How Do You Evaluate a Good Doctor? A Profound Lesson from Chinese Medicine

How Do You Evaluate a Good Doctor? A Profound Lesson from Chinese Medicine
Photo by Online Marketing / Unsplash

When choosing a doctor for treatment, how do most of us decide?
Do we judge by their hospital affiliation? Their academic title? Number of research publications? Word-of-mouth reputation?
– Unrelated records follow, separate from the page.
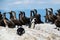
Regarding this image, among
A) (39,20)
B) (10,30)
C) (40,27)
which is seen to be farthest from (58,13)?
(10,30)

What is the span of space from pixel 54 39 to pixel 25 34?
2.00 m

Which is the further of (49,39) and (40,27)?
(40,27)

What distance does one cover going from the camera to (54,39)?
23406 mm

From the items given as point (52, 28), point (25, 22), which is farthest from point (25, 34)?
point (25, 22)

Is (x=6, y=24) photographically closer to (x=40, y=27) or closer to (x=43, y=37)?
(x=40, y=27)

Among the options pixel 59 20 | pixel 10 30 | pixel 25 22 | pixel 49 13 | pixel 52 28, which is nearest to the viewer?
pixel 10 30

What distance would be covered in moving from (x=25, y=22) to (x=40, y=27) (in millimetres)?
4922

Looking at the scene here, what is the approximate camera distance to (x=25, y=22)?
34.8 metres

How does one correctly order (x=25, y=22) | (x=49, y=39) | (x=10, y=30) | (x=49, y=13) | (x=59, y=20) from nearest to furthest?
(x=49, y=39)
(x=10, y=30)
(x=59, y=20)
(x=25, y=22)
(x=49, y=13)

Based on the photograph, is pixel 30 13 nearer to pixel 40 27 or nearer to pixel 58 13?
pixel 58 13

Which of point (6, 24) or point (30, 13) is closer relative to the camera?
point (6, 24)

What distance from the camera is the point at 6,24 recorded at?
1172 inches

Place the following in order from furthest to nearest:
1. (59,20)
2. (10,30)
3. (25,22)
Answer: (25,22), (59,20), (10,30)

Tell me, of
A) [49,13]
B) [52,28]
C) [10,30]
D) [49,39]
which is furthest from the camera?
[49,13]
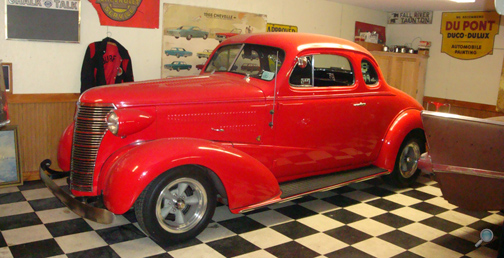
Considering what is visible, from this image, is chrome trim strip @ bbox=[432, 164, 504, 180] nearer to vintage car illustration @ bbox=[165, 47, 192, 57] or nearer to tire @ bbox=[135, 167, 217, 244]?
tire @ bbox=[135, 167, 217, 244]

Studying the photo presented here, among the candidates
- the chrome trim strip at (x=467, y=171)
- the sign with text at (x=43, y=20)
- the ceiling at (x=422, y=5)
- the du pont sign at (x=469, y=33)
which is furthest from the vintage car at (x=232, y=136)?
the du pont sign at (x=469, y=33)

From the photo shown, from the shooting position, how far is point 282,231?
3.71 meters

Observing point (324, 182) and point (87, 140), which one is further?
point (324, 182)

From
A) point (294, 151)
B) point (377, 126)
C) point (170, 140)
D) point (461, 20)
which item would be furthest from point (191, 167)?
point (461, 20)

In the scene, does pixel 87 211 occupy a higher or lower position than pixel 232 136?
lower

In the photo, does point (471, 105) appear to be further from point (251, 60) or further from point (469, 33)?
point (251, 60)

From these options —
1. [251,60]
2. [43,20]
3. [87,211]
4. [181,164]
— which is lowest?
[87,211]

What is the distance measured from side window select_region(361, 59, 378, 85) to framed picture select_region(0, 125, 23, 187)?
3.79 m

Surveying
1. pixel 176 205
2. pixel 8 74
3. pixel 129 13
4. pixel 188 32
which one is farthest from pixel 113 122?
pixel 188 32

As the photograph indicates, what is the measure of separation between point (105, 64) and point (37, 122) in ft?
3.30

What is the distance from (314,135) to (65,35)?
3.02 m

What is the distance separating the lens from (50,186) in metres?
3.51

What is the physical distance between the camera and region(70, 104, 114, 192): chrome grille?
10.8ft

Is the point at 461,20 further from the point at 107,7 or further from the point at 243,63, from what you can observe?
the point at 107,7
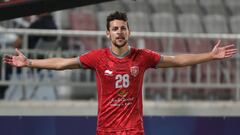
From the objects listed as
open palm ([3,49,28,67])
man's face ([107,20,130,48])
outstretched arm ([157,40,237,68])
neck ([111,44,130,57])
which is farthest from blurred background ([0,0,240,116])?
man's face ([107,20,130,48])

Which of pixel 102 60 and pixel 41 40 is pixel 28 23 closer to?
pixel 41 40

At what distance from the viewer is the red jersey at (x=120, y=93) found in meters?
6.13

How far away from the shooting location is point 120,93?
615 cm

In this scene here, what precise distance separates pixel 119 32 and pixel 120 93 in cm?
50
Not long ago, I began my journey into the world of Traditional Chinese Medicine (TCM), and along the way, I encountered a story that deeply challenged my assumptions about what makes a doctor truly great. It's a story about Bian Que (扁鹊), one of the most revered physicians in Chinese history, and it forever changed how I view healthcare.

The Story of Bian Que


Bian Que had two older brothers, both of whom were also doctors. Despite his own fame, Bian Que once told a neighbor that among the three, he was actually the least skilled. Startled, the neighbor asked why. He explained:

💡
"My eldest brother treats illness before it manifests, so his interventions go unnoticed and he remains unknown. My second brother treats disease at its earliest signs, before it becomes serious, so he gains modest recognition. I, however, am only called when the condition is critical. I perform dramatic interventions that save lives—so people regard me as a miracle worker and I gain fame. But in truth, the best doctor is not the one who treats the most patients, but the one whose skill prevents people from becoming patients at all."

This story struck me as timeless—and deeply relevant even in today's modern healthcare system.

My Three takeaways

  1. For the everyday person: The best doctor may not be the most visible one. Prevention and early diagnosis are often quieter forms of care—but they are the most effective and compassionate. Seek practitioners who value long-term well-being over short-term results.
  2. For healthcare professionals: True healing is not always aligned with recognition or revenue. It takes courage and integrity to prioritize patient health over public praise or profit.
  3. For society at large: We must redefine our definition of excellence in medicine—not just by outcomes we can see, but by crises quietly avoided.

In Conclusion

Modern medicine often celebrates the heroic—the surgeries, the breakthroughs, the recoveries against all odds. But perhaps the highest level of medical skill lies not in dramatic rescue, but in invisible prevention.

As the old Chinese saying goes: "上医治未病"—The superior doctor treats disease before it arises.

Maybe the best doctor is the one we never need to see.